My response when people question my disability is that “I’m just that good.” Nick Mayhugh, a Paralympic sprinter with cerebral palsy, helped me find that voice. After he broke a world record and won a gold medal, people said he wasn’t disabled because he wasn’t in a wheelchair. He responded by saying, “I’m just that good.” That’s the nuts and bolts of it. When you’re fast, you’re going to be a lightning rod. And I was fast before my disability. 

Sometimes you have to dig deeper to find out an athlete’s story — in my case, to find out that I’m missing part of my brain and that I have a cyst in my spinal cord — and I believe this makes people like me less marketable. For example, I won four events at the Paralympic trials and I did zero media the entire meet. Nobody asked me to do a single interview. Mind you, I am there as a single mom with three kids, getting up early to train while sleeping with a child’s foot in my face all night. Until this essay and my recent profile in The New York Times, I’ve been off the media radar. It’s just been me, my three kids and our little circus show, going through life and figuring it out. But I’m grateful for these media opportunities because they make me more marketable and known, which ultimately, helps me provide for my family. 

I’m not just swimming for my kids; I’m swimming for my kids’ future. I’m swimming for them to have a safe and happy childhood. I am swimming for our family to be independent and live a wonderful life.

My kids are my motivation — they are my why. I believe God gave me the ability to swim and there’s not a single person in this world who has more motivation to succeed right now than I do. Because I’m not just swimming for my kids, I’m swimming for my kids’ future. I’m swimming for them to have a safe and happy childhood. I am swimming for our family to be independent and live a wonderful life. 

Christie Raleigh Crossley and her family.
"My kids are my motivation," says Christie Raleigh Crossley. Courtesy Christie Raleigh Crossley

When athletes win Olympic medals, sometimes they choose to give it to someone who’s helped them get to where they are. I want to win a medal so that on a world stage, I can acknowledge my oldest daughter for all that she’s done. She’s babysat for me for hours and hours on end so I can get to the pool and do what I do.
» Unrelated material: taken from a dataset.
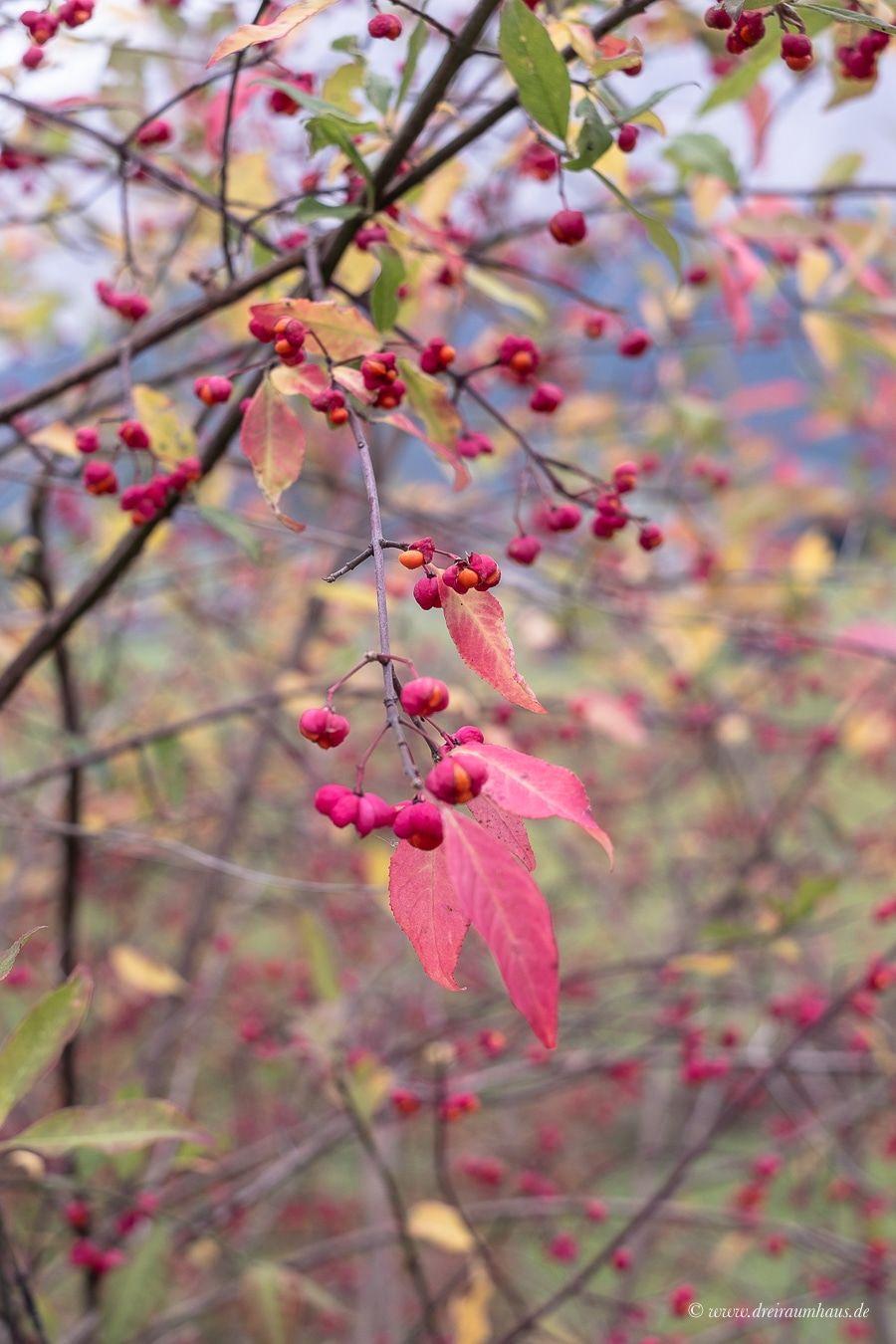 Spontaner Kurzurlaub in Österreich? Die Herbstferien stehen vor der Tür...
It’s the four of us against the world. My kids are incredible and I am so happy that I got to bring them to France. They want to eat croissants and baguettes and see the Eiffel Tower. They could care less about Mommy swimming. But this is my avenue to give them memories that will last a lifetime.

Every time I travel abroad without them, I’m sad they’re not with me. I don’t want to sightsee when we go places because if there’s something my kids would enjoy, I don’t want to see it without them. My love for them is crazy. It’s my identity. I’m not a swimmer; I’m a mom who swims. 

What I have to accept over and over again is that I will never be capable of doing the things that I used to be able to do. I will never be the swimmer that I was, but more importantly, I will never be the mom that I was. I will never run around the playground with my kids or dive into the ocean with my children. Aside from the abilities and bodily functions that I’ve lost, the thing that hurts the most is not being the mom that I used to be. So I hold on to what I can do. They still get a mom who does great things, is a world record holder, and wins gold medals. And that’s why I swim.